Esta assembleia de representantes terá o poder não só de aprovar e alterar estatutos como também de fixar a remuneração dos membros dos órgãos sociais, aprovar contas e ainda fiscalizar os órgãos sociais, entre outras competências. E aqui surgem mais incertezas. O novo órgão vem substituir o conselho geral agora eleito. A lei permite a existência das duas estruturas, mas o “Sol” sabe que a associação admite não fazer sentido manter uma duplicação de funções e de custos. Isto significa que os novos elementos do conselho geral – Maria de Belém (lista A), Costa Pinto (lista B) e Alípio Dias (lista C) – poderão nem sequer fazer um ano de mandato.

E as alterações não se ficam por aqui. Vai também passar a existir uma limitação no número de mandatos (três). Além disso, são introduzidos critérios de elegibilidade mais exigentes para os titulares dos órgãos sociais. Para reforçar e garantir a sustentabilidade dos produtos das mutualistas são introduzidos mecanismos automáticos de reequilíbrio entre quotas e benefícios das modalidades que os associados podem subscrever.
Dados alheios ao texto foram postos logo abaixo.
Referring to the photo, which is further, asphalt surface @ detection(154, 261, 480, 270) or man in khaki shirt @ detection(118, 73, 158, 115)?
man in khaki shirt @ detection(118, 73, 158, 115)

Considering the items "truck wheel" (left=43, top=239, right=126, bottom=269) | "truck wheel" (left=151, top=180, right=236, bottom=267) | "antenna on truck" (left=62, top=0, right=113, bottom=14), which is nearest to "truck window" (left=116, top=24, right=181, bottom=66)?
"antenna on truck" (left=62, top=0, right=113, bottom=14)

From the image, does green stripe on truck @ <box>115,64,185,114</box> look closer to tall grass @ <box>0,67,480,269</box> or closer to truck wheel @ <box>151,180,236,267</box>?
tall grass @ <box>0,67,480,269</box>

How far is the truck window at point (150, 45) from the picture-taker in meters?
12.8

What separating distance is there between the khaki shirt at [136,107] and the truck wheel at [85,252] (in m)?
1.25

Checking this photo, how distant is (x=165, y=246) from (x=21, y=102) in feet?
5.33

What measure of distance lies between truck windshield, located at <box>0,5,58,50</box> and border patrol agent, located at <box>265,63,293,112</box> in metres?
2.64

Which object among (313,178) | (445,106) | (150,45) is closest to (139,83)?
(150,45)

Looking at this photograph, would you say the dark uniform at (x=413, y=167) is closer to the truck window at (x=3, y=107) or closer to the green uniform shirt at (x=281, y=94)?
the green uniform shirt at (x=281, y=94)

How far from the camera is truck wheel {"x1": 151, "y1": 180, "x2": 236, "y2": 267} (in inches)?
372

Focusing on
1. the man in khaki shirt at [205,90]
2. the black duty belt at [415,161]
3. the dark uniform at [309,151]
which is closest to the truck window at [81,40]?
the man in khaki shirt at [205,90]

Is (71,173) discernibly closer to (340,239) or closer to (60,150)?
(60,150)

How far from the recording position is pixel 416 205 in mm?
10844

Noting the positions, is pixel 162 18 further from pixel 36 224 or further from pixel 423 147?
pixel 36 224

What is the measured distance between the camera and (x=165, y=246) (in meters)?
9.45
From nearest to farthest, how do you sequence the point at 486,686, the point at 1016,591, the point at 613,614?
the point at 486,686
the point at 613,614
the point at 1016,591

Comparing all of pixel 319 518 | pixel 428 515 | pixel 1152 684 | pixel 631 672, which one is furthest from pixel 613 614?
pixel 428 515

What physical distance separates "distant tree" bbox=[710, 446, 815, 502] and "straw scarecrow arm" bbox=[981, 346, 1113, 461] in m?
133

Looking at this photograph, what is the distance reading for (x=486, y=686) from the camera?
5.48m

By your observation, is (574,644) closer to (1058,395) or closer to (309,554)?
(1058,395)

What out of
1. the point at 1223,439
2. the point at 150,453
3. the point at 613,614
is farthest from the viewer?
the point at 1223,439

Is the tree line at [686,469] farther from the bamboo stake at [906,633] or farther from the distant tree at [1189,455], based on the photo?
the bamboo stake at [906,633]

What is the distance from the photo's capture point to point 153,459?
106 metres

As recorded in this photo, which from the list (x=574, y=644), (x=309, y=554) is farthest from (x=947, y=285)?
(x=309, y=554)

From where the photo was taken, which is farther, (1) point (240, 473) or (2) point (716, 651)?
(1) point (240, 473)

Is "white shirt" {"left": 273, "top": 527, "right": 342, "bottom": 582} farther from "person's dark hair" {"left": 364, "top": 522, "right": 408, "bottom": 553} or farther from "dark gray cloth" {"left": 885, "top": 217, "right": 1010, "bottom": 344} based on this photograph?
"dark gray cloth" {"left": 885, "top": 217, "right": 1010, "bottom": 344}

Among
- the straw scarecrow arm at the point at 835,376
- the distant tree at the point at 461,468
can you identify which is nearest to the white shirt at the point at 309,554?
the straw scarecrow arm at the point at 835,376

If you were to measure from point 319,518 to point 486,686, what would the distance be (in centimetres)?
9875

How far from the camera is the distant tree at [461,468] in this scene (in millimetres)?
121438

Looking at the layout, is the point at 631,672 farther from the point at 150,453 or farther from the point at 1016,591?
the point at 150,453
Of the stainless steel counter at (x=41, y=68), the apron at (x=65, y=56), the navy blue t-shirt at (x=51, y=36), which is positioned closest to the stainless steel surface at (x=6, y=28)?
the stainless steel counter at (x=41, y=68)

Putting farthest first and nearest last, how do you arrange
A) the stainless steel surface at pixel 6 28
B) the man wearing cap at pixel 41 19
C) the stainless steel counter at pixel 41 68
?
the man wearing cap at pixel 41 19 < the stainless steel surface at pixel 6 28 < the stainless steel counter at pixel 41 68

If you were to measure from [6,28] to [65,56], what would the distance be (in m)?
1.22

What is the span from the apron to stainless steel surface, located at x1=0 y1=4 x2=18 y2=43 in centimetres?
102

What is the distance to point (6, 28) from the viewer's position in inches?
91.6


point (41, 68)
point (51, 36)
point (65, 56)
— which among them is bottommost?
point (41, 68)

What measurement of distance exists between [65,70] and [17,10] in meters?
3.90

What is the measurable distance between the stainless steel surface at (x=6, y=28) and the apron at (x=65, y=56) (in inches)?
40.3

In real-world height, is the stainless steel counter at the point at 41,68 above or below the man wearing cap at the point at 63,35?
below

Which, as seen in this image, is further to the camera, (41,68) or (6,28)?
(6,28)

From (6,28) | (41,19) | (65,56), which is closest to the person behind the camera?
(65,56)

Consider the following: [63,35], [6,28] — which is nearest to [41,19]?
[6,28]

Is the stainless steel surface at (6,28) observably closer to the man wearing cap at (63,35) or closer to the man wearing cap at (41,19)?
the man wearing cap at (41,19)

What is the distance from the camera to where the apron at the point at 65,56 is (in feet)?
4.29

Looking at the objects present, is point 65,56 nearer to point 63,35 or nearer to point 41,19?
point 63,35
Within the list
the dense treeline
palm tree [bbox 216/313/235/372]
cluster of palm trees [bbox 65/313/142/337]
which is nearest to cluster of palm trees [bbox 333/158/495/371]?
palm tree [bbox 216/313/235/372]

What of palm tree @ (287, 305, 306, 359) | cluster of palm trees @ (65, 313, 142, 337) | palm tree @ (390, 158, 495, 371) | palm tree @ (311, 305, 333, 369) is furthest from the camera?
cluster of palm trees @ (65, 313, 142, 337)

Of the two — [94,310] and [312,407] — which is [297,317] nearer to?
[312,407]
Opositores pedem saída Face à condenação por parte do Banco de Portugal, as listas derrotadas nas últimas eleições já vieram defender eleições antecipadas na Associação Mutualista Montepio Geral. “Era a forma de repor a legitimidade, de repor a confiança, em defesa da instituição, dos associados e dos trabalhadores”, disse António Godinho, que no ato eleitoral de dezembro ficou em segundo lugar (com 36,3% dos votos), atrás da Tomás Correia, que com 43,2% dos votos assumiu o seu quarto mandato à frente da mutualista.

Para o candidato derrotado, esta condenação vem alterar os pressupostos de Tomás Correia quando se recandidatou, uma vez que o fez dizendo que “tinha a certeza de que não seria condenado e que tinha toda legitimidade ética para se candidatar”. “Hoje sabemos que não é assim”, disse Godinho, que defendeu que haja uma “posição do governo, das entidades oficiais, sobre o tema” para afastar Tomás Correia.

Também Fernando Ribeiro Mendes, que pertenceu à administração de Tomás Correia, de quem se afastou e concorreu nas eleições de dezembro (tendo conseguido 20,5% dos votos), defendeu eleições internas. “São 600 mil pessoas que depositam as suas poupanças ali e como vão manter a confiança na organização que tem como presidente uma pessoa que o Banco de Portugal não considera idónea para gerir bancos? O que seria decente era [Tomás Correia] sair, mas como já deu sinal de que não o fará tem que haver um sobressalto interno para o afastar, novas eleições”, afirmou.

No entender de Ribeiro Mendes, tendo a assembleia-geral o poder para convocar eleições antecipadas, os órgãos de governo interno da mutualista deveriam reunir-se para se entenderem numa linha de ação. E considera que meterem “a cabeça na areia é o caminho para o desastre”.

E em relação à ASF, o ex-administrador não tem dúvidas. A supervisão “não pode ficar 12 anos à espera de exercer poderes na idoneidade”.